Bergoglio, muito mais antenado que os antecessores

 O papa porém com certa regularidade e constância, tem mostrado ligeira radicalidade em seus discursos, insistentemente chamando a atenção ao que ele mesmo classificou como a predominância dos "fiscais da fé", ou as figuras concentradas dentro dos recintos eclesiais que mais se preocupam com as formalidades eclesiais e obedecendo a firme posição em concordância oficial com a Igreja de condenação ao aborto, contudo, não prestando a devida assistência na fé aos que a Igreja procuram. 

 O papa chamou a atenção porém, para o fato que mesmo ocorrendo o contrário, levando-se em conta uma mãe que dá continuidade à sua gravidez, a incorreção em uma condenação discriminatória da parte da própria comunidade, ao negar o batismo de uma criança filha de uma mãe solteira - e que nas palavras do papa: "teve a coragem de continuar a gravidez" -, meramente em razão da ausência do cumprimento de um protocolo formal através do sacramento do matrimônio da mãe (onde a criança fica impedida de ser batizada), constitui como o ato que "afasta as pessoas da Igreja". Isto é, os "fiscais da fé" que fecham as portas da Igreja, justamente para as pessoas que mais precisam dela.

 Mas na noite desta segunda-feira (17), o papa ainda foi mais enfático ao exortar os católicos a serem cristãos "revolucionários" e que assim tenham a coragem de propagar e difundir o Evangelho por meio de seus testemunhos, ou seja, da própria prática da fé, e em suma, com menos discurso e mais ação. 

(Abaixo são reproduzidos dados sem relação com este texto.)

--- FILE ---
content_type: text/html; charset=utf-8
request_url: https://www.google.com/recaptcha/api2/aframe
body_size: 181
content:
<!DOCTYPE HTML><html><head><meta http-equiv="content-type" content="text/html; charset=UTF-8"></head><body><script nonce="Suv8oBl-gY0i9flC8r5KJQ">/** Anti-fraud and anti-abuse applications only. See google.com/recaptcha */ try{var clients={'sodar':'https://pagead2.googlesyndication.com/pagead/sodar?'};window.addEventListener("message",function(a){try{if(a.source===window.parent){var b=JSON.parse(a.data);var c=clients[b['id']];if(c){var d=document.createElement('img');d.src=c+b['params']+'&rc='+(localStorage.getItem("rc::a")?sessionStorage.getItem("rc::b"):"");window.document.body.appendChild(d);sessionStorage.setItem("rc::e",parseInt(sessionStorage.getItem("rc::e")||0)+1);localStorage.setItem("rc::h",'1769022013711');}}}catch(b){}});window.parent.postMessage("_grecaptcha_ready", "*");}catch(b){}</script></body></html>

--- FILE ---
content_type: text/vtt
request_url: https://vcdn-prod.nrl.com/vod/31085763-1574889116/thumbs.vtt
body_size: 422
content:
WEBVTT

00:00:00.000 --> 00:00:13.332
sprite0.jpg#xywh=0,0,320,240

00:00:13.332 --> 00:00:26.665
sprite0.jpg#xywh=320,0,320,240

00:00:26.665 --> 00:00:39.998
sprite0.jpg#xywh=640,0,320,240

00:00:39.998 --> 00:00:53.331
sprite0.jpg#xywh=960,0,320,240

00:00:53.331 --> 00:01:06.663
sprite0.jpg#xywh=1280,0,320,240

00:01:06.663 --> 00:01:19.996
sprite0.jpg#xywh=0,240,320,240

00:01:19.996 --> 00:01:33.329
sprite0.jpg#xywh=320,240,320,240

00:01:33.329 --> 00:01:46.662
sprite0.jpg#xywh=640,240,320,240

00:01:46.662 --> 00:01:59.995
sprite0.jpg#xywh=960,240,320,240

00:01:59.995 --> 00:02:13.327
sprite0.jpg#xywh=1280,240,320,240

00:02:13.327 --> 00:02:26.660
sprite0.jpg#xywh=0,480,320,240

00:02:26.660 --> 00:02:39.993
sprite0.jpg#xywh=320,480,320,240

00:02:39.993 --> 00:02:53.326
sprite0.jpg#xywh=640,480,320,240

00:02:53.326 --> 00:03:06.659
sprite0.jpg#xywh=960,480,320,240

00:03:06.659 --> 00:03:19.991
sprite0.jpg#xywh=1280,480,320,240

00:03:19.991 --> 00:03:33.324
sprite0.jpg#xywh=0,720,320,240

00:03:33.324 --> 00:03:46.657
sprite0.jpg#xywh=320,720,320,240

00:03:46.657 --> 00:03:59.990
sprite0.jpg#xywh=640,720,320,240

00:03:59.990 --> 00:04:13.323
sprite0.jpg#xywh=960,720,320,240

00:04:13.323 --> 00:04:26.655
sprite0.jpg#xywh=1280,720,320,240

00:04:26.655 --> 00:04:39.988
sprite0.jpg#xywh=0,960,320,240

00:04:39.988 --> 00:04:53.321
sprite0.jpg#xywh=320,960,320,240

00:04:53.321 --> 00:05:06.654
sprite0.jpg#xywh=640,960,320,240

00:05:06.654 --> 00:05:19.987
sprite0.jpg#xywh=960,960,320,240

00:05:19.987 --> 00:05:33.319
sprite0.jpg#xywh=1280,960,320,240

"Hoje um cristão, se não for revolucionário, não é cristão!" disse o papa durante o Congresso Eclesiástico da diocese de Roma. E criticou o que enumerou como comunidades cristãs "fechadas" às quais certamente se referiu por conta da preocupação dessas comunidades, apenas com as "ovelhas" de seus apriscos, ao citar a passagem do Evangelho do pastor e suas 99 ovelhas e onde ele nota a falta de uma, e então começa a procurar por essa que falta. 

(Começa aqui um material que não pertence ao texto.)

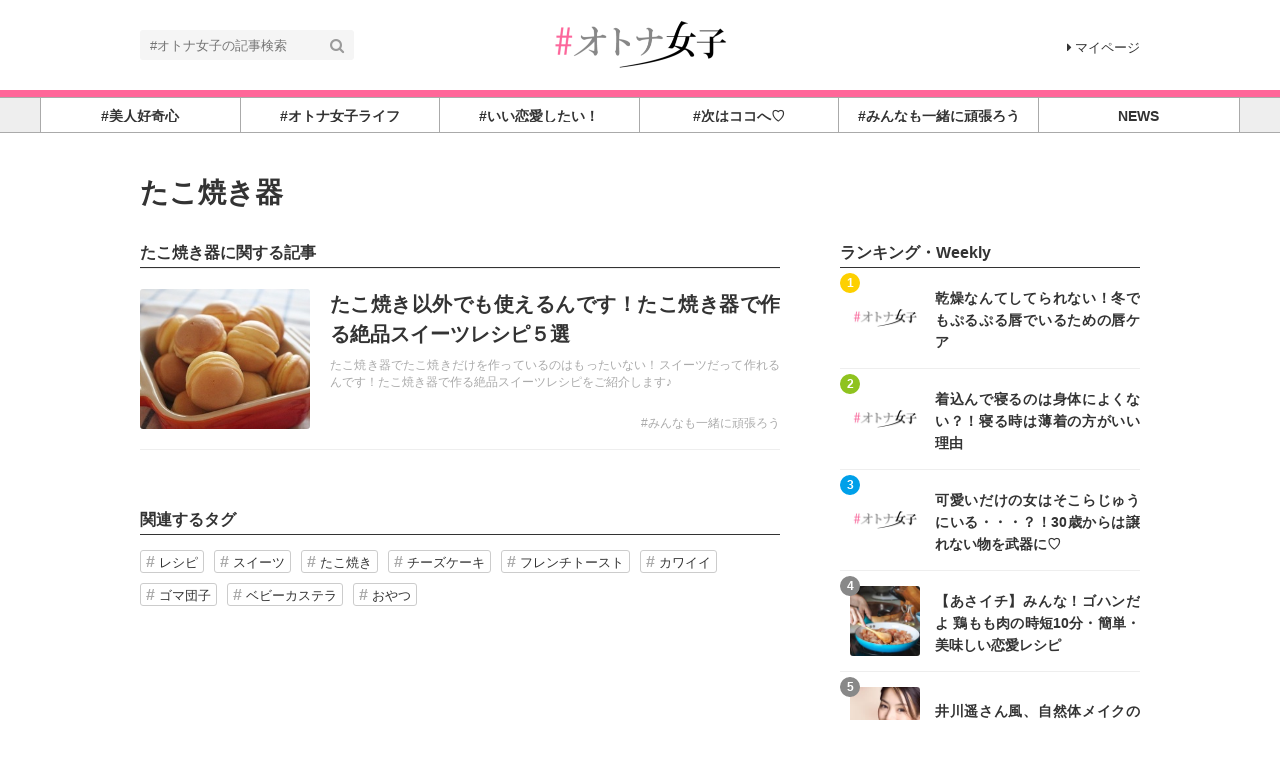

--- FILE ---
content_type: text/html; charset=utf-8
request_url: https://www.google.com/recaptcha/api2/aframe
body_size: 164
content:
<!DOCTYPE HTML><html><head><meta http-equiv="content-type" content="text/html; charset=UTF-8"></head><body><script nonce="y-LHEW0bpQRqzN9lbHMJcw">/** Anti-fraud and anti-abuse applications only. See google.com/recaptcha */ try{var clients={'sodar':'https://pagead2.googlesyndication.com/pagead/sodar?'};window.addEventListener("message",function(a){try{if(a.source===window.parent){var b=JSON.parse(a.data);var c=clients[b['id']];if(c){var d=document.createElement('img');d.src=c+b['params']+'&rc='+(localStorage.getItem("rc::a")?sessionStorage.getItem("rc::b"):"");window.document.body.appendChild(d);sessionStorage.setItem("rc::e",parseInt(sessionStorage.getItem("rc::e")||0)+1);localStorage.setItem("rc::h",'1769140873176');}}}catch(b){}});window.parent.postMessage("_grecaptcha_ready", "*");}catch(b){}</script></body></html>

 Afinal o papa com tantas mensagens indutivas à evangelização de ação necessariamente parece conduzir a Igreja para uma militância religiosa, e em torno dela também, a de uma participação política e que ao mesmo tempo vem de encontro à mensagem de libertação do homem contida nos Evangelhos - mas não apenas sob o ponto de vista de seus atos pecaminosos -, como também, de sua condição de servidão humana aos caprichos e desígnios das condições econômicas impostas pelo sistema.

 Portanto, ao lembrar que em pouco mais de um mês estará no Brasil, e dada a repercussão dos protestos contra o aumento das passagens de ônibus em todo o País na imprensa mundial, o papa vai dando o tom de como será sua passagem por aqui, num claro sinal de que a Igreja moderna já devidamente reformada desde o Vaticano II, não mais se compactua com cristãos de ocasião, mas exorta e instiga os mesmos a lutarem por um mundo mais justo. 

 E mais uma vez numa referência indireta - ou quem sabe involuntária -, à Jornada Mundial da Juventude no Brasil quanto às constantes críticas recorrentes ao comportamento dos jovens, o papa brincou com aqueles que se queixam dos jovens, dizendo: "Ah, os jovens!".

 Para quem ainda acha que a Igreja precisa de reformas, o papa inspira que elas há muito já ocorreram e que o seu papel será apenas fazê-las na prática.